== RECORDS FOR THE TASK ==
****
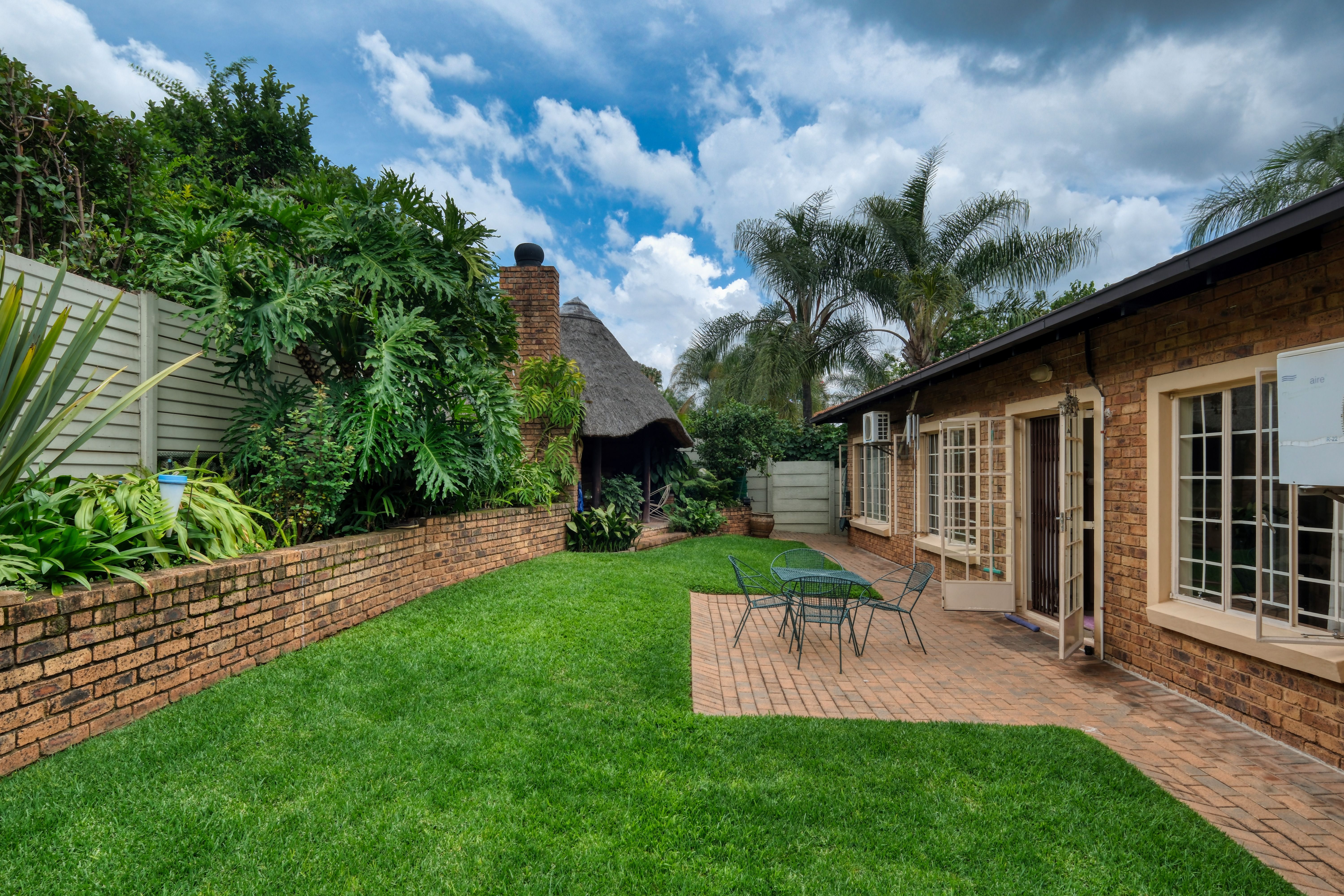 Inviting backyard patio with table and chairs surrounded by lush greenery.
****
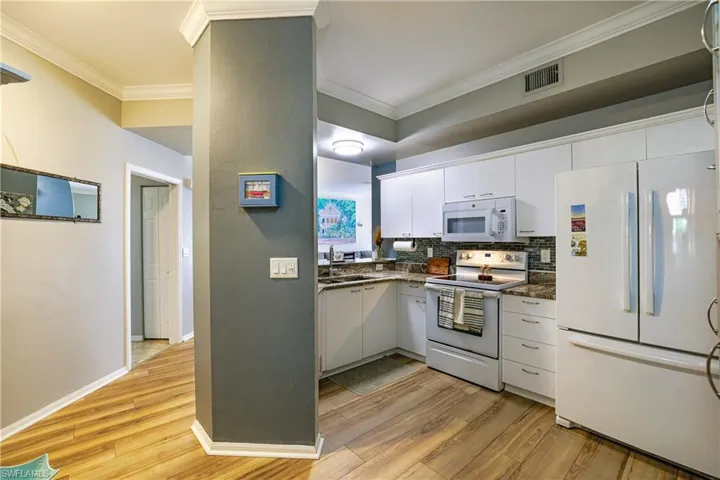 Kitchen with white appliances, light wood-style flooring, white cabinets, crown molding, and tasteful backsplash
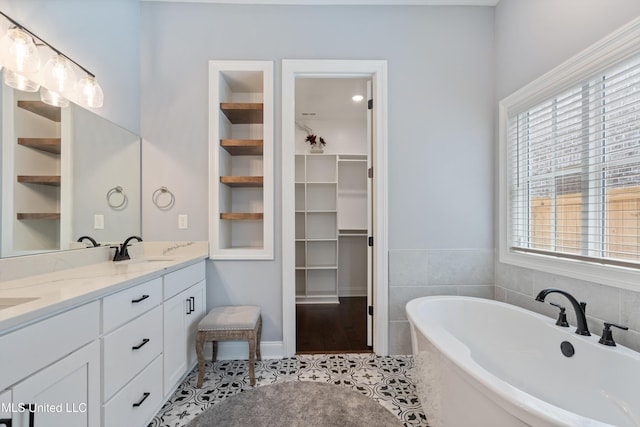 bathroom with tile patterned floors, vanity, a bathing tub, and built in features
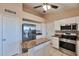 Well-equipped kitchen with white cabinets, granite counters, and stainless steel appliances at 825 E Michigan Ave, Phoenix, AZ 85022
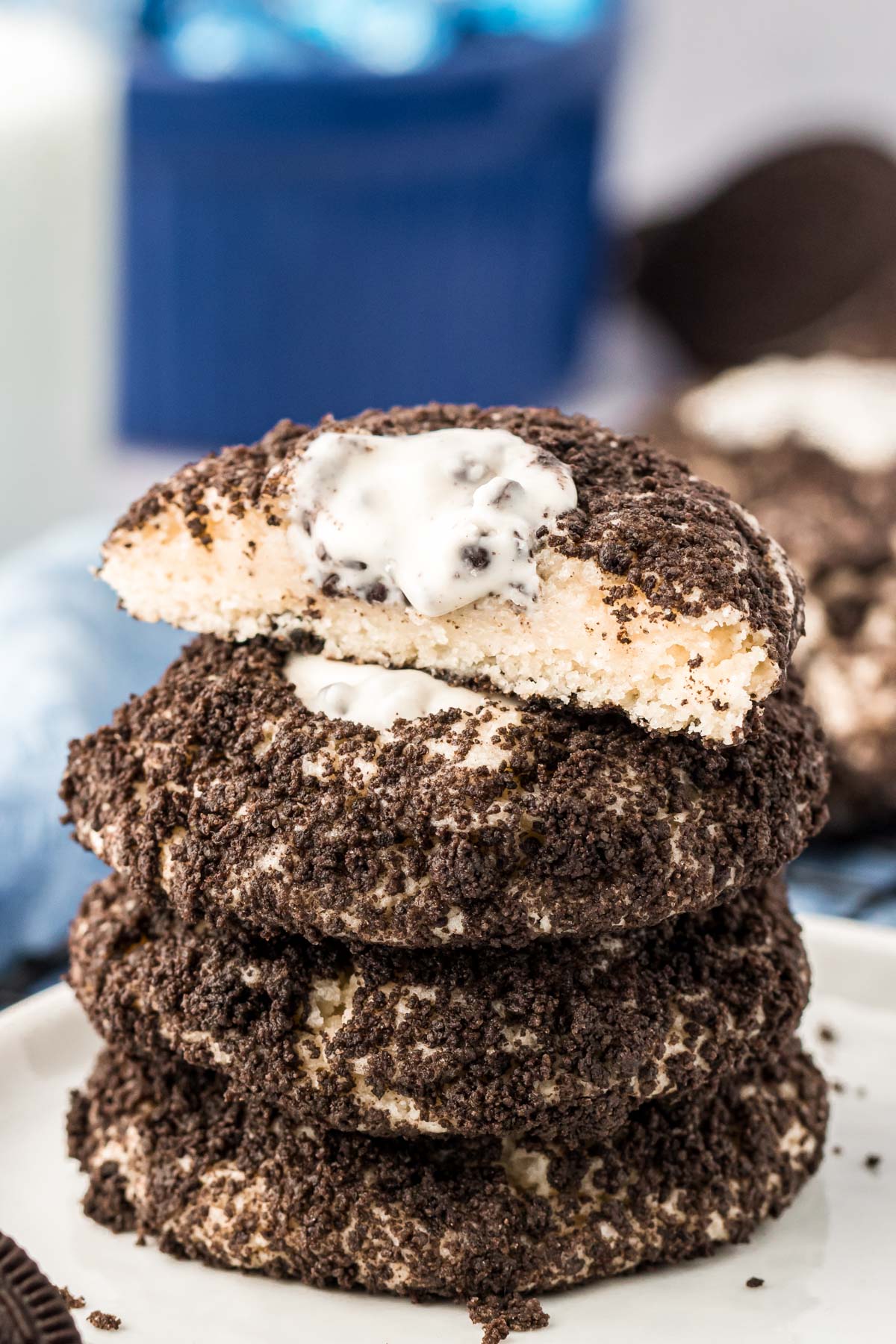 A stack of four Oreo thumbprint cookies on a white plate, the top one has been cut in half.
****
== TASK REQUIREMENTS ==
Please rewrite the part of the records that opens with the line containing "Kitchen with white appliances, light" and closes with the line containing "A stack of four", changing "white cabinets" to "gray cabinets" and leaving everything else as it is. Omit the pictures from your answer.

== EXERCISE ANSWER ==
 Kitchen with white appliances, light wood-style flooring, gray cabinets, crown molding, and tasteful backsplash
 bathroom with tile patterned floors, vanity, a bathing tub, and built in features
 Well-equipped kitchen with gray cabinets, granite counters, and stainless steel appliances at 825 E Michigan Ave, Phoenix, AZ 85022
 A stack of four Oreo thumbprint cookies on a white plate, the top one has been cut in half.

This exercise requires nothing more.